I ask that because I have that feeling. Fear and procrastination through the cold months of the winters have ruined the chance of a smooth transition from student to a professional in my field. This last month when a bunch of events happened; a graduation for my mother, a funeral for my uncle, a vacation for myself and a reacquaintance with my family among other smaller events, I reflected upon myself and concluded that it is time to make a change, because the ststus quo is not the answer, it will be the toxic bile that I take every day.
I intend to start commissions as a last resort, putting hope into pursuing a start in the animation field, or getting into either the Gnomon School, The Guildhall, or some other school in order to be better prepared to go into those professions. I cannot go to much any cinvention because of my silent demeanor, which comes to the next question.
Is silence really Golden, or just gold plated?
After about six years of typing little on these boards, yet trying to be thoughtful with those little words, my intuition tells me that the latter is true. What makes me laugh is that the silence people talk about it's great makes you forgotten along the noise.
People talk a good game, but their actions do not follow suit. Hell, I even said to a few folks who preside in fur affinity "Don't forget all of us at the abyss!". Some would be offended by it, but sure as shit, new replaces old and well this is the old hat, dude.
(TL;DR)
I don't know what to say anymore. I am making a change in my life.
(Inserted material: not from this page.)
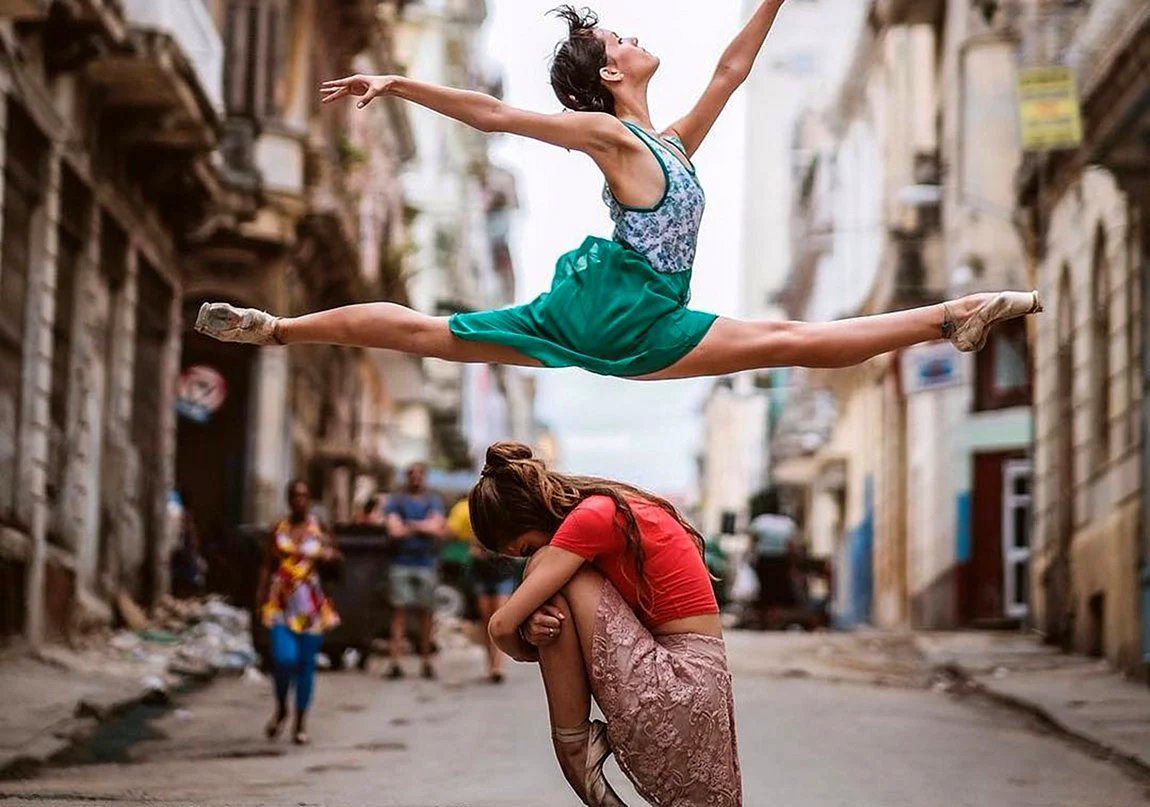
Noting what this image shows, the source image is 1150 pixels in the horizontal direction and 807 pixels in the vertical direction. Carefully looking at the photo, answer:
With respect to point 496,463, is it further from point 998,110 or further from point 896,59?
point 896,59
People can be real shallow.
I got to get back to whatever my life is.
FA+

Even if it's the only thing you have, keep your optomism alive, my friend.
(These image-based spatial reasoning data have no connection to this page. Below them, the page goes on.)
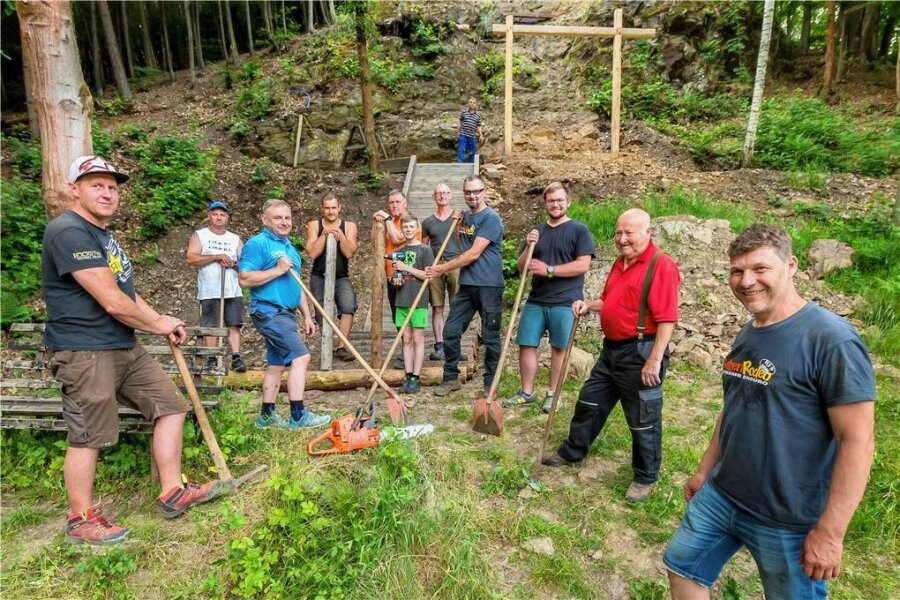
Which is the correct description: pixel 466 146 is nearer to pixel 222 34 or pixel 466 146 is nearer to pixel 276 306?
pixel 276 306

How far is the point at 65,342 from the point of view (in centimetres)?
280

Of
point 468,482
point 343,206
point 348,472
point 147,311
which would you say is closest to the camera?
Answer: point 147,311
well glad you'll do commishes just in case, least you have a way and NOT out of options.
Im sure youll make a great impact in you life.
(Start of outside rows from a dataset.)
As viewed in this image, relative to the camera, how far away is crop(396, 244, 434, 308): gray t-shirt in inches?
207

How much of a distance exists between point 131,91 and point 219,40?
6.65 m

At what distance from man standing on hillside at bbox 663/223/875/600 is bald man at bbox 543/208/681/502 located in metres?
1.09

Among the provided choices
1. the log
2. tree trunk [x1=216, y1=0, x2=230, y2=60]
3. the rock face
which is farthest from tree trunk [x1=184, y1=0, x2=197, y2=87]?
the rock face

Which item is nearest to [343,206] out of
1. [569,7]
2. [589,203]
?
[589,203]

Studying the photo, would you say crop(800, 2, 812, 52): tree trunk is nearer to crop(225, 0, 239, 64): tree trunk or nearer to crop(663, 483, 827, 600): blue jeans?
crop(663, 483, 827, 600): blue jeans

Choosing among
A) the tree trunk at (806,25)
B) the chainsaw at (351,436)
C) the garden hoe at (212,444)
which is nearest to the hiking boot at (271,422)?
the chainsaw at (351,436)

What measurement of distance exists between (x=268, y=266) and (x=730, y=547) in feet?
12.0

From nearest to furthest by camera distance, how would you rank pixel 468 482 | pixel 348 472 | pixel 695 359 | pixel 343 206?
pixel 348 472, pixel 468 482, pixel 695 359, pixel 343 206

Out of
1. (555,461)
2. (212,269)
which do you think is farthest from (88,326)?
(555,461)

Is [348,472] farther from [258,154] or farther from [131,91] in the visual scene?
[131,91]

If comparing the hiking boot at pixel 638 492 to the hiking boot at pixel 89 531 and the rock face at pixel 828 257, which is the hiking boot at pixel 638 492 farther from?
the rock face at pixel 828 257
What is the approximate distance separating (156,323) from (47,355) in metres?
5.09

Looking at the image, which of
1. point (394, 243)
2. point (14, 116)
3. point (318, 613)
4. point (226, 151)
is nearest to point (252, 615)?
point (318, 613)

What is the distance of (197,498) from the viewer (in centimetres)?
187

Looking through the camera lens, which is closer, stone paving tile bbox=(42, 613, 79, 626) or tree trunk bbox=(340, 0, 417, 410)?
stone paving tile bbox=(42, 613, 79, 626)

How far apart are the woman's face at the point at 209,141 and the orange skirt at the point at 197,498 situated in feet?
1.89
I feel like a failure everyday. but im lucky i have family that cares and supports me, so I won't stop looking for work, find a purpose and contribute for a better life.
+tail wedige+
On the positive side, if you can do commissions quickly it would be good training for animation.If you are working ,you cant do your animation "when you feel like it " and if you do commissions quickly you could possibly make some decent spending money if not living money . Getting work in the animation field is very hard.A lot of talented people havent been able to.Its always good to follow your dreams.Its also good to have back up plans (multiple) and be someone willing to work in related fields too while you network and look for opportunities.
I am pretty sure that with the media I use, commissions are inefficient processes no matter how quick I make them on paper. I increased my speed, and you do not get a college degree for doing whatever you want so, I got to think of either more education or some kind of plan to get hired.
Anybody can get popular here by being ubiquitous... commenting excessively, uploading endless non-challenging exercises in repetition/derivation, hopping on every possible "free art" offer, or even going so far as to buy a drawing from someone else once a week or more. Anything to get their character everywhere, their icon linked to, or what have you. I appreciate that you don't do any of these things! (eh, to my knowledge) I may not have said that in the past, because I'm afraid to alienate people who do. Because I'm a coward. If you've stuck up for yourself and regretted it, I say that you shouldn't in the slightest. If you are open-minded and empathetic, and I think you are, then it is hard to be wrong.
More realistically, off the internet, the more important matter at hand? I have no idea. Or less than none, sometimes. The more I struggle in basic art classes the more I also suspect my own personal goals will have to be something I do in my free time for no money. I don't feel like a total failure yet, but I get closer. Yet it might not be that bad. If I can make myself laugh with a drawing then it's not a waste. Don't ever stop drawing roosters, frogs, and skeletons with fancy dingle bell collars. I don't know anybody else who does. Or draw something commonplace, and let whiners like my previous paragraph howl at the moon about it. It is you who matter. But don't stop challenging yourself, either.
Gosh I think that was longer than your jounal.
I will not stop drawing the off the beaten path stuff because I just like it.
I think it was longer! Congratulations!!